Wednesday, 24 February 2016

YOU CAN’T TEACH ANYONE TO WRITE BUT ….

Monday 9th February brings us our third talk of the term, with veteran comedy writers and collaborators PETER VINCENT and IAN DAVIDSON sharing their tricks of the trade.  Peter Vincent, is of course,  one of our longstanding members, and has a TV track record that goes back many years as a writer and editor.  He wrote or co-wrote 69 episodes of comedy for the BBC including seven series of Sorry with Ian Davidson, and episodes of All at No. 20 and the Brittas Empire.  He wrote for twelve series of The Two Ronnies and also edited some of the scripts.  He was Dave Allen’s script editor for around twenty years, and also edited the Russ Abbot show with Barry Cryer.  He has worked with Frankie Howerd, Tommy Cooper, Bob Monkhouse, Bruce Forsyth, Harry Secombe, David Frost, Cliff Richard, Les Dawson, Michael Parkinson and many others.  He has also written plays with David Nobbs, John Chapman and Barry Cryer.

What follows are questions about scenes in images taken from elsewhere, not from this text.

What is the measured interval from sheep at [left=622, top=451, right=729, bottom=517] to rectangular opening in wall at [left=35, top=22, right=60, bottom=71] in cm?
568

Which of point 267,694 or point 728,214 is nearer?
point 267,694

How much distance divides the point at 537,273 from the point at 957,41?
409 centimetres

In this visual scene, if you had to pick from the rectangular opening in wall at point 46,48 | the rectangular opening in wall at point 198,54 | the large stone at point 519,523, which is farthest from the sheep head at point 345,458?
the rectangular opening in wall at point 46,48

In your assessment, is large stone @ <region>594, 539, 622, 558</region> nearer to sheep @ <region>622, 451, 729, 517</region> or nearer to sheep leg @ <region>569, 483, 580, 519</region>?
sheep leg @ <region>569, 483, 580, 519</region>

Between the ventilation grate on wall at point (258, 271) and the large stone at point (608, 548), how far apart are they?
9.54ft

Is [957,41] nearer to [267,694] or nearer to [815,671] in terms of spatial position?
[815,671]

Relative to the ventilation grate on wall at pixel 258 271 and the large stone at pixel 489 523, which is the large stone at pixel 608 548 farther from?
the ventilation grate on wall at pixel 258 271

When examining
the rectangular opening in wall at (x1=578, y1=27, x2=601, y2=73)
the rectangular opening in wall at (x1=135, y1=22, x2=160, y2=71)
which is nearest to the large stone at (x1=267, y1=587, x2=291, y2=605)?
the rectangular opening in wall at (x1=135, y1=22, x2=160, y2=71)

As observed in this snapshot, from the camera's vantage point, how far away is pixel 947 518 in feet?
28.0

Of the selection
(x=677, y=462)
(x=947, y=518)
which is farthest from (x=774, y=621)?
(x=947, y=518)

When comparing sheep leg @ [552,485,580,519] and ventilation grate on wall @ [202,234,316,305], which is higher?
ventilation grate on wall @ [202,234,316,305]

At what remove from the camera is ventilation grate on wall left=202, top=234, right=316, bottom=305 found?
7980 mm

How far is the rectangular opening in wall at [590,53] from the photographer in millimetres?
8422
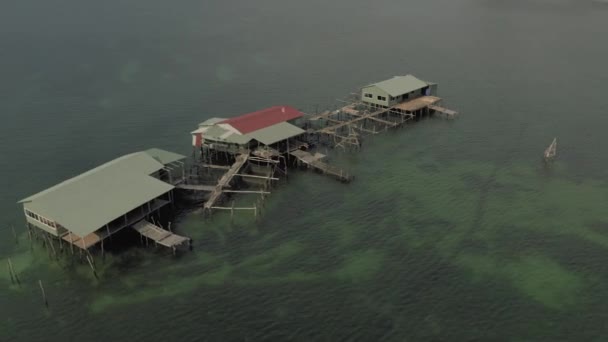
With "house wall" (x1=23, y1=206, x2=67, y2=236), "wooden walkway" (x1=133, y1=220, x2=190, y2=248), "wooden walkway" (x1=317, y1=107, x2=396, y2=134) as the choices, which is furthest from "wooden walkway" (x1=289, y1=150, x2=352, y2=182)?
"house wall" (x1=23, y1=206, x2=67, y2=236)

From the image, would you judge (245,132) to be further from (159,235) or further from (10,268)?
(10,268)

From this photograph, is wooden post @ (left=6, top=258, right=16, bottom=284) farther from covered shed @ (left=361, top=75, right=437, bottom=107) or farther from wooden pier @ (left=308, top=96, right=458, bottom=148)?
covered shed @ (left=361, top=75, right=437, bottom=107)

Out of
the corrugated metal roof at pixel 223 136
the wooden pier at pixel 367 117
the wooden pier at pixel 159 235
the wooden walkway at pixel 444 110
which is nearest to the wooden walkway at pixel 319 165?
the wooden pier at pixel 367 117

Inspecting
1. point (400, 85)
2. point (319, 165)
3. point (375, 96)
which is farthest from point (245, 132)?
point (400, 85)

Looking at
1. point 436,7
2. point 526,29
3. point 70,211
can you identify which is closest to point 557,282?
point 70,211

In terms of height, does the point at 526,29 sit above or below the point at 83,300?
above

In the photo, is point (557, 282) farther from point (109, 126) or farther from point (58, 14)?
point (58, 14)
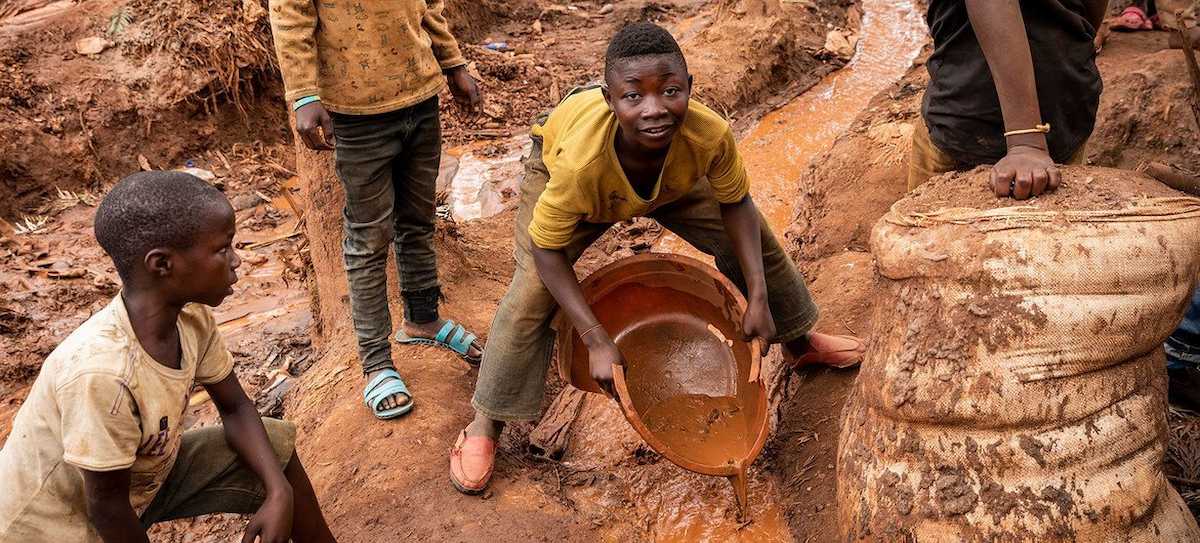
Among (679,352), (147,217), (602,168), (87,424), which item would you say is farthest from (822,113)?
(87,424)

Aside from their collaborations, Ian Davidson has performed and written with Michael Palin and Terry Jones at Oxford University - his first BBC writing credit was for That Was The Week That Was in 1963 - he became an actor at The Second City in Chicago. Returning to the UK, he worked for Ned Sherrin (as a film director) and David Frost, and then began a lifelong association with Barry Humphries as a writer and director. He appears, briefly, in many of the Monty Python's Flying Circus episodes - notably as a Dead Indian On a Pile of Dung, and as a news reporter who interrupts a sketch to say that it's his first time appearing on television.